Dans ses films, la réalisatrice Naomi Kawase a pour habitude de dépeindre les paysages japonais, plonger ses personnages dans les forêts et mettre en avant le bruit de l'eau, du vent et des oiseaux. Elle cherche à rétablir le sentiment ancien de vénération et de crainte que l'homme avait vis-à-vis de la nature. La cinéaste explique : "Dans mes films, on peut presque dire que l'homme joue des seconds rôles, je donne à la nature le rôle principal."
Hanezu, l'esprit des montagnes a été tourné à Nara, ville où Naomi Kawase est née et où elle habite encore. Pour habituer ses acteurs, venus de Tokyo, aux paysages campagnards de Nara, la cinéaste a décidé de les faire venir un mois avant le tournage pour vivre comme des autochtones, mangeant la nourriture locale et employant le vocabulaire typique des habitants de la région.
Pour conserver le réalisme des scènes, Naomi Kawase a évité toute répétition avec les acteurs. Au moment du tournage, elle s'est limitée à une seule prise par plan, pour conserver l'authenticité du jeu des comédiens.
Pour le scénario de Hanezu, l'esprit des montagnes, Naomi Kawase s'est inspirée d'un poème de Manyoshu, le recueil de poésie le plus ancien de l'histoire du Japon. La cinéaste a été surprise de voir un homme qui, il y a 1000 ans, parlait déjà de son passé et des temps anciens. Le fait que les notions d'historicité et de mythologie puissent exister dans une période tellement lointaine a tout de suite séduit la réalisatrice.
Tous les films réalisés par Naomi Kawase sont composés par des personnages en deuil, entourés par la mémoire et l'esprit des morts.
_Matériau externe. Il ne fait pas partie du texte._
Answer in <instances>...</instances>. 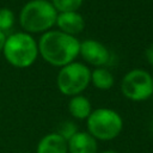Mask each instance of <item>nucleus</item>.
<instances>
[{"mask_svg":"<svg viewBox=\"0 0 153 153\" xmlns=\"http://www.w3.org/2000/svg\"><path fill=\"white\" fill-rule=\"evenodd\" d=\"M91 81H92L93 86L99 90H109L115 84L112 73L110 71H108L106 68H102V67L96 68L91 73Z\"/></svg>","mask_w":153,"mask_h":153,"instance_id":"f8f14e48","label":"nucleus"},{"mask_svg":"<svg viewBox=\"0 0 153 153\" xmlns=\"http://www.w3.org/2000/svg\"><path fill=\"white\" fill-rule=\"evenodd\" d=\"M38 53L48 63L63 67L74 62L80 53V42L60 30H49L38 41Z\"/></svg>","mask_w":153,"mask_h":153,"instance_id":"f257e3e1","label":"nucleus"},{"mask_svg":"<svg viewBox=\"0 0 153 153\" xmlns=\"http://www.w3.org/2000/svg\"><path fill=\"white\" fill-rule=\"evenodd\" d=\"M91 82V71L87 66L80 62H72L67 66L61 67L56 84L59 91L69 97L81 94L84 90Z\"/></svg>","mask_w":153,"mask_h":153,"instance_id":"39448f33","label":"nucleus"},{"mask_svg":"<svg viewBox=\"0 0 153 153\" xmlns=\"http://www.w3.org/2000/svg\"><path fill=\"white\" fill-rule=\"evenodd\" d=\"M68 153H98V141L87 131L79 130L68 141Z\"/></svg>","mask_w":153,"mask_h":153,"instance_id":"6e6552de","label":"nucleus"},{"mask_svg":"<svg viewBox=\"0 0 153 153\" xmlns=\"http://www.w3.org/2000/svg\"><path fill=\"white\" fill-rule=\"evenodd\" d=\"M98 153H118V152H116V151H114V149H105V151H100V152H98Z\"/></svg>","mask_w":153,"mask_h":153,"instance_id":"a211bd4d","label":"nucleus"},{"mask_svg":"<svg viewBox=\"0 0 153 153\" xmlns=\"http://www.w3.org/2000/svg\"><path fill=\"white\" fill-rule=\"evenodd\" d=\"M84 0H53L51 4L57 11V13L63 12H76L82 5Z\"/></svg>","mask_w":153,"mask_h":153,"instance_id":"ddd939ff","label":"nucleus"},{"mask_svg":"<svg viewBox=\"0 0 153 153\" xmlns=\"http://www.w3.org/2000/svg\"><path fill=\"white\" fill-rule=\"evenodd\" d=\"M123 96L133 102H143L153 94L152 75L145 69L129 71L121 81Z\"/></svg>","mask_w":153,"mask_h":153,"instance_id":"423d86ee","label":"nucleus"},{"mask_svg":"<svg viewBox=\"0 0 153 153\" xmlns=\"http://www.w3.org/2000/svg\"><path fill=\"white\" fill-rule=\"evenodd\" d=\"M6 33L5 32H2L1 30H0V51H2V49H4V45H5V42H6Z\"/></svg>","mask_w":153,"mask_h":153,"instance_id":"f3484780","label":"nucleus"},{"mask_svg":"<svg viewBox=\"0 0 153 153\" xmlns=\"http://www.w3.org/2000/svg\"><path fill=\"white\" fill-rule=\"evenodd\" d=\"M68 111L75 120H87L92 112V104L85 96L78 94L71 97L68 102Z\"/></svg>","mask_w":153,"mask_h":153,"instance_id":"9b49d317","label":"nucleus"},{"mask_svg":"<svg viewBox=\"0 0 153 153\" xmlns=\"http://www.w3.org/2000/svg\"><path fill=\"white\" fill-rule=\"evenodd\" d=\"M85 61L90 65L100 67L110 61V51L108 48L96 41V39H85L80 43V53H79Z\"/></svg>","mask_w":153,"mask_h":153,"instance_id":"0eeeda50","label":"nucleus"},{"mask_svg":"<svg viewBox=\"0 0 153 153\" xmlns=\"http://www.w3.org/2000/svg\"><path fill=\"white\" fill-rule=\"evenodd\" d=\"M36 153H68V145L57 131L49 133L37 142Z\"/></svg>","mask_w":153,"mask_h":153,"instance_id":"9d476101","label":"nucleus"},{"mask_svg":"<svg viewBox=\"0 0 153 153\" xmlns=\"http://www.w3.org/2000/svg\"><path fill=\"white\" fill-rule=\"evenodd\" d=\"M146 59L153 66V45H151L149 48H147V50H146Z\"/></svg>","mask_w":153,"mask_h":153,"instance_id":"dca6fc26","label":"nucleus"},{"mask_svg":"<svg viewBox=\"0 0 153 153\" xmlns=\"http://www.w3.org/2000/svg\"><path fill=\"white\" fill-rule=\"evenodd\" d=\"M87 133L97 141H111L116 139L123 129L122 116L114 109L98 108L92 110L86 120Z\"/></svg>","mask_w":153,"mask_h":153,"instance_id":"20e7f679","label":"nucleus"},{"mask_svg":"<svg viewBox=\"0 0 153 153\" xmlns=\"http://www.w3.org/2000/svg\"><path fill=\"white\" fill-rule=\"evenodd\" d=\"M14 24V13L12 10L7 7L0 8V30L2 32H6L12 29Z\"/></svg>","mask_w":153,"mask_h":153,"instance_id":"4468645a","label":"nucleus"},{"mask_svg":"<svg viewBox=\"0 0 153 153\" xmlns=\"http://www.w3.org/2000/svg\"><path fill=\"white\" fill-rule=\"evenodd\" d=\"M56 25L59 26L60 31L74 36L84 30L85 20L82 16L78 12H63L57 13Z\"/></svg>","mask_w":153,"mask_h":153,"instance_id":"1a4fd4ad","label":"nucleus"},{"mask_svg":"<svg viewBox=\"0 0 153 153\" xmlns=\"http://www.w3.org/2000/svg\"><path fill=\"white\" fill-rule=\"evenodd\" d=\"M57 11L48 0H31L19 13V23L27 33L47 32L55 24Z\"/></svg>","mask_w":153,"mask_h":153,"instance_id":"f03ea898","label":"nucleus"},{"mask_svg":"<svg viewBox=\"0 0 153 153\" xmlns=\"http://www.w3.org/2000/svg\"><path fill=\"white\" fill-rule=\"evenodd\" d=\"M20 153H31V152H20Z\"/></svg>","mask_w":153,"mask_h":153,"instance_id":"6ab92c4d","label":"nucleus"},{"mask_svg":"<svg viewBox=\"0 0 153 153\" xmlns=\"http://www.w3.org/2000/svg\"><path fill=\"white\" fill-rule=\"evenodd\" d=\"M2 53L10 65L17 68H26L36 61L38 44L30 33L16 32L6 38Z\"/></svg>","mask_w":153,"mask_h":153,"instance_id":"7ed1b4c3","label":"nucleus"},{"mask_svg":"<svg viewBox=\"0 0 153 153\" xmlns=\"http://www.w3.org/2000/svg\"><path fill=\"white\" fill-rule=\"evenodd\" d=\"M78 131H79V130H78L76 124H75L74 122H72V121H66V122H63V123L60 126L59 130H57V133H59L66 141H68V140H69L73 135H75Z\"/></svg>","mask_w":153,"mask_h":153,"instance_id":"2eb2a0df","label":"nucleus"},{"mask_svg":"<svg viewBox=\"0 0 153 153\" xmlns=\"http://www.w3.org/2000/svg\"><path fill=\"white\" fill-rule=\"evenodd\" d=\"M152 79H153V74H152Z\"/></svg>","mask_w":153,"mask_h":153,"instance_id":"aec40b11","label":"nucleus"},{"mask_svg":"<svg viewBox=\"0 0 153 153\" xmlns=\"http://www.w3.org/2000/svg\"><path fill=\"white\" fill-rule=\"evenodd\" d=\"M48 1H49V0H48Z\"/></svg>","mask_w":153,"mask_h":153,"instance_id":"412c9836","label":"nucleus"}]
</instances>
Elle impute ce choix à la tradition japonaise, dans laquelle on "laisse les (fantômes) exister dans nos vies", d'après la cinéaste.
Evoquant la catastrophe de 2011 dans la région de Fukushima, quand la ville a été victime de secousses sismiques, d'inondations et d'une fuite radioactive, Naomi Kawase se dit très inquiète par la modernité, qui aurait effacé les croyances pour que les hommes "ne se préoccupent que de développement économique".
La réalisatrice rapproche ses films du concept japonais de MUJO, qui signifie "rien n'est certain, ni pour toujours". Elle estime que c'est à l'art et à la fiction de restituer "la contradiction entre nos désirs et la réalité", alors que la science essayerait justement de supprimer les ambiguïtés et de "créer la certitude et l'éternité".
Hanezu, l'esprit des montagnes a été sélectionné dans la Compétition Officielle du Festival de Cannes 2011, où le film a côtoyé deux autres productions portant sur la suprématie de la nature face aux hommes : The Tree of Life, de Terrence Malick, et Melancholia, réalisé par Lars von Trier.